Schumacher's return is a big anti-climax
Schumacher's return is a big anti-climax
At 41, Schumacher is showing his age and even younger drivers have easily had his measure.

Paris: Four races into the Formula One season, evidence is steadily accumulating that Michael Schumacher is no longer the indomitable driver he once was.

The seven-time Formula One champion's much-hyped comeback is quickly proving an anticlimax. Instead of being carefully thought out, it is beginning to look like the vain folly of a middle-aged man who got bored in retirement and who missed racing's adrenaline buzz but who also made the mistake of kidding himself that he still has that old magic.

At 41, Schumacher is showing his age. There's no mistaking how the tight face-squeezing fit of his race helmet bunches and accentuates the telltale wrinkles around his eyes. The racing rust is proving troublesome, hard to shake off. Unless he can quickly get back up to speed, F1's most successful driver could, at this rate, go the entire season without winning a race.

Younger drivers have easily had his measure, even in the rain where Schumacher's sure touch of the wheel, controlled love of risk and steady nerves once made him so hard to beat. The aura of quasi-invincibility that once surrounded Schumacher hasn't followed him out of retirement. Now, he merely looks ordinary, a cold truth that McLaren's Lewis Hamilton indirectly acknowledged this weekend.

"It's just as exciting as racing with any other driver" was Hamilton's ho-hum response when asked what it is like to compete against the German who owns a big chunk of F1's records.

The most damning evidence of Schumacher's decline is that his teammate Nico Rosberg, 17 years his junior, is driving brilliantly in exactly the same car.

In Rosberg's hands, the Mercedes looks competitive, even though it clearly lacks the blinding all-around pace of the Red Bulls and the straight-line speed of the McLarens. The 24-year-old German manages to make the car appear better than it is, whereas Schumacher makes it look sluggish.

Rosberg is consistently quicker than Schumacher in qualifying, always placing himself on the first three rows of the grid where there is less risk from traffic and accidents at the start.

And Rosberg does the job in the race, too. With the exception of the somewhat dull Red Bull-dominated Malaysian Grand Prix, where he started second but finished third, Rosberg is placing better in the race or finishing just as highly as he did in qualifying.
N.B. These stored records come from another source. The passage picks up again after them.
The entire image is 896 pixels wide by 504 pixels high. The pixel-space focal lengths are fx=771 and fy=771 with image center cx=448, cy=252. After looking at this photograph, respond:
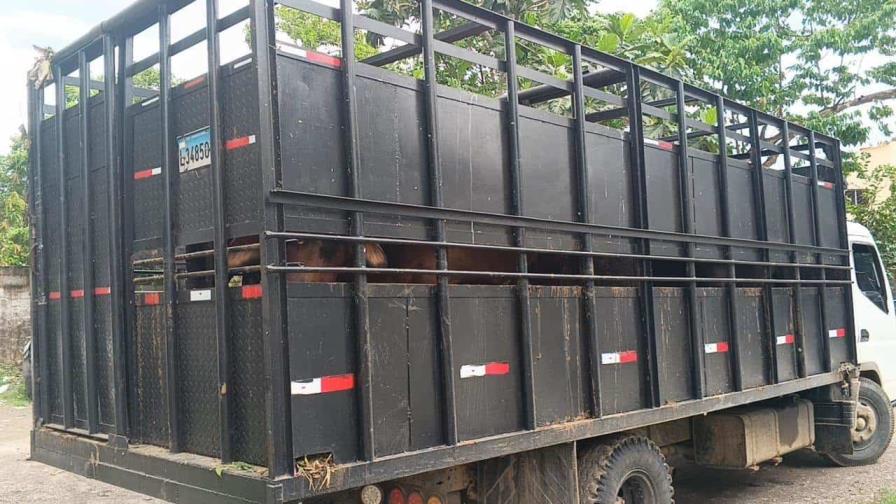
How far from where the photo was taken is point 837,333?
24.5ft

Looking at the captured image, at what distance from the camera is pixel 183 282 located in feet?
12.5

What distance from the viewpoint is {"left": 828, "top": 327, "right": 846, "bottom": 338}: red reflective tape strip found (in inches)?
288

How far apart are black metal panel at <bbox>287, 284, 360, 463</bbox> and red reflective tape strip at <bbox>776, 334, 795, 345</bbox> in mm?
4455

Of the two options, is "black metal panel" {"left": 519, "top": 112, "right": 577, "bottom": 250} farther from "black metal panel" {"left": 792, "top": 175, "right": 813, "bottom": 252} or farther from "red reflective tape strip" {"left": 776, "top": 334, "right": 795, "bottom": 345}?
"black metal panel" {"left": 792, "top": 175, "right": 813, "bottom": 252}

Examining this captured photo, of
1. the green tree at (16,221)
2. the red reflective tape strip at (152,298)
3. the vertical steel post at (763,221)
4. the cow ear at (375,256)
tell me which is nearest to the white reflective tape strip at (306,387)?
the cow ear at (375,256)

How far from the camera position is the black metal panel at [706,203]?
19.0ft

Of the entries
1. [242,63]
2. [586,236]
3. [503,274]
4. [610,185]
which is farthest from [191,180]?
[610,185]

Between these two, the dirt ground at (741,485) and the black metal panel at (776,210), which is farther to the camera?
the dirt ground at (741,485)

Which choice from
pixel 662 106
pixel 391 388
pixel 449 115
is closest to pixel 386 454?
pixel 391 388

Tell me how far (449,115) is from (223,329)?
159cm

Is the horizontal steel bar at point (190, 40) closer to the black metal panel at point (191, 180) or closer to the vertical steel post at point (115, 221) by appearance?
the vertical steel post at point (115, 221)

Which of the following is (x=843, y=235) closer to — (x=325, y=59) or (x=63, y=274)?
(x=325, y=59)

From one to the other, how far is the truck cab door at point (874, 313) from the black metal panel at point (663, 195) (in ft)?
11.1

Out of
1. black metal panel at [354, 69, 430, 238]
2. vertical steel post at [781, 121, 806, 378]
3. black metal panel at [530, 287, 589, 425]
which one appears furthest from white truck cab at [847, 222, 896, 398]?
black metal panel at [354, 69, 430, 238]
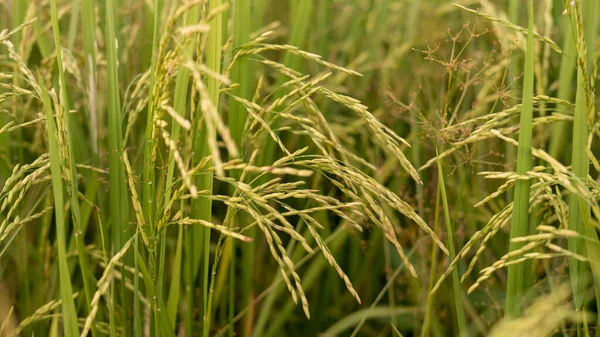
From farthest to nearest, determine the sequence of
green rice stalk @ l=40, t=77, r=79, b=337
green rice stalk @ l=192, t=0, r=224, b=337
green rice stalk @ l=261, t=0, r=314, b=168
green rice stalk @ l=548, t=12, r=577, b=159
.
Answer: green rice stalk @ l=261, t=0, r=314, b=168, green rice stalk @ l=548, t=12, r=577, b=159, green rice stalk @ l=192, t=0, r=224, b=337, green rice stalk @ l=40, t=77, r=79, b=337

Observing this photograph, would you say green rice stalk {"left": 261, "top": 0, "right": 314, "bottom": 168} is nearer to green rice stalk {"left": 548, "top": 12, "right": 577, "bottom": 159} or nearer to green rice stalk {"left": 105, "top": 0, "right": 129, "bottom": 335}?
green rice stalk {"left": 105, "top": 0, "right": 129, "bottom": 335}

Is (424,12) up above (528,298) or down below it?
above

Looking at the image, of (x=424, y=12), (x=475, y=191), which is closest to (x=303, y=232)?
(x=475, y=191)

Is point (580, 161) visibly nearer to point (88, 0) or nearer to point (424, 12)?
point (88, 0)

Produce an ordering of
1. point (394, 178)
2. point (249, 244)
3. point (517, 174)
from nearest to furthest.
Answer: point (517, 174) → point (249, 244) → point (394, 178)

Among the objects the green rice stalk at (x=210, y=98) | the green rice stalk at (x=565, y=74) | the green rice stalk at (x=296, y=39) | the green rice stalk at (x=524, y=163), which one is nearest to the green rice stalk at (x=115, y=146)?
the green rice stalk at (x=210, y=98)

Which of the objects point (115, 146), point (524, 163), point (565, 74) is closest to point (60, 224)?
point (115, 146)

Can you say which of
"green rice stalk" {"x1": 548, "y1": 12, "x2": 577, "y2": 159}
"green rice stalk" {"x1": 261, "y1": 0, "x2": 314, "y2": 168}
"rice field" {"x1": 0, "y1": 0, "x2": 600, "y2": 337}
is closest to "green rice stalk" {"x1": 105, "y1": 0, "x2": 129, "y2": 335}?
"rice field" {"x1": 0, "y1": 0, "x2": 600, "y2": 337}

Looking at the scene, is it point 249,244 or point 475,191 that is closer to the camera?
point 249,244

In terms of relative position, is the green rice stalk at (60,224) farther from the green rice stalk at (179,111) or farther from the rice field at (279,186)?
the green rice stalk at (179,111)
The reverse is true for Schumacher. Only at the season-opening Bahrain Grand Prix did he make up a place, from seventh in qualifying to sixth at the checkered flag.

In Australia, Schumacher qualified seventh but finished 10th, after colliding with Ferrari's Fernando Alonso and taking an age to get past Jaime Alguersuari in his modest Toro Rosso.

In Malaysia, Schumacher was undone by a wheelnut failure, hardly his fault. But he can take some of the blame for his poor driving this weekend in China, where he qualified ninth — more than half a second slower than Rosberg — and finished 10th. He was in and out of the pits like a yo-yo for tire changes as he struggled with the wet-dry, wet-again track conditions. On lap 14, when he had already switched tires twice, Schumacher radioed to his engineers that it was raining again, in essence wondering whether he should come in for another change.

"Nico has stayed on dry tires all the time," came the telling response. In short, the youngster's doing fine while you seem at sea.

"One of those races that you do not want to remember," Schumacher said later. "Not good for me and not good from me."

With F1 now heading back to Europe for the Spanish Grand Prix on May 9, Schumacher has a mere 10 points with 15 races remaining, compared to 50 for the consistent Rosberg and 60 for leader Jenson Button, the world champion disproving those who predicted his downfall after his offseason switch to McLaren.

A disastrous comeback, if that is what this turns out to be, can never taint or diminish Schumacher's achievements of the past, when he was in his prime. His seven world titles, 91 Grand Prix wins and his dominance with Ferrari are all safely locked away in F1's history books.

But neither can he rest on those laurels. Unless Schumacher starts proving again — and soon — that he can still win, then it will be legitimate to suggest that he should have stayed retired, getting his kicks from parachuting, motorbike riding and testing Ferrari road cars instead of trying to turn back time in an F1 cockpit.